イスラム的なものが反イスラム感情を刺激するというのであれば、対処すべきは反イスラム感情の方であるように思えるのですが。

“ブルキニが世俗主義の理念を踏みにじる”というのも奇妙な論理です。学校とか政治的な場ならともかく、海辺でビキニを着ようが、ブルキニを着ようが、世俗主義云々とは関係ないように思えます。

いずれにしても、社会に広がる緊張感がうかがえる話ではあります。
その緊張感が冒頭にあげた「イスラム恐怖症」的な悪循環に陥ることがなければいいのですが。

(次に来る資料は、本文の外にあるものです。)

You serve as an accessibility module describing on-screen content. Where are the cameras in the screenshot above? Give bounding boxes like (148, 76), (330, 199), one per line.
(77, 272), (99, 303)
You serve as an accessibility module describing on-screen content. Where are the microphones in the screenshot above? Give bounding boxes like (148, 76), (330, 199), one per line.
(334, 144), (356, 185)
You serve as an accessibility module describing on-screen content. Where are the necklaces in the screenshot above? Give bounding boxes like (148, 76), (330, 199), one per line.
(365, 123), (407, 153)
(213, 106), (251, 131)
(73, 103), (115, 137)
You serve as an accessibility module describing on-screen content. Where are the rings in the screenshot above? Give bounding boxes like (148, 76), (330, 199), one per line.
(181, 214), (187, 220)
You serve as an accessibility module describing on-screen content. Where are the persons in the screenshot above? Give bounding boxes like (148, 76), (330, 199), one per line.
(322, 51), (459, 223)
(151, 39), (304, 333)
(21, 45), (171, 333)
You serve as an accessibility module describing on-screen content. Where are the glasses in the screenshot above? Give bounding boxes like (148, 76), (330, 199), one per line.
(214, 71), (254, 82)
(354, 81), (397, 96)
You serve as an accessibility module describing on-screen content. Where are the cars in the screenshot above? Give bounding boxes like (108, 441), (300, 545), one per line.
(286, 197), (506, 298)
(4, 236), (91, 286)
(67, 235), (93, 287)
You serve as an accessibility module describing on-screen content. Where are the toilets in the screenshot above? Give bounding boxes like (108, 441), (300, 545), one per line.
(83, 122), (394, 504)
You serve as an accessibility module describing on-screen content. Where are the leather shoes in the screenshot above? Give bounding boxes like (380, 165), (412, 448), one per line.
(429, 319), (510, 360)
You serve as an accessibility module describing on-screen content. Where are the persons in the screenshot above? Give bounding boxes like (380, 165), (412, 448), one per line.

根本的な問題として言うなら、どのようにテロを警戒するかより、いかにして社会の融和を図っていくかという視点が重要です。

“『貧困という監獄 』の著書があるフランスの社会学者ロイック・バカンは、ヨーロッパ中でフランスほどインサイダーとアウトサイダーの格差が大きい国はないと言った。就職などで同じ資格をもつ白人のフランス人と比べて最も差別を受けているのはムスリムを含む少数民族だ。現にパリやリヨン、マルセイユなどの郊外の貧困地域では、若者の失業率は40%かそれ以上に上ることもある。”【4月25日 Newsweek】

そうした差別的な格差がある限り、いくら警戒にあたる兵士を増やそうともテロはなくならないでしょう。
イスラム教徒にのしかかる重圧は、あらたなテロの土壌となるだけです。